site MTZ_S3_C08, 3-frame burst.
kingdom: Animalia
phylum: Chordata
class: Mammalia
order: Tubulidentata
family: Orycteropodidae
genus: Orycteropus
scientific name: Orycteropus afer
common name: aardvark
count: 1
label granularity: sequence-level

Brief — May I have the entries returned exactly, with every line in place?

Solved exercise —
site MTZ_S3_C08, 3-frame burst.
kingdom: Animalia
phylum: Chordata
class: Mammalia
order: Tubulidentata
family: Orycteropodidae
genus: Orycteropus
scientific name: Orycteropus afer
common name: aardvark
count: 1
label granularity: sequence-level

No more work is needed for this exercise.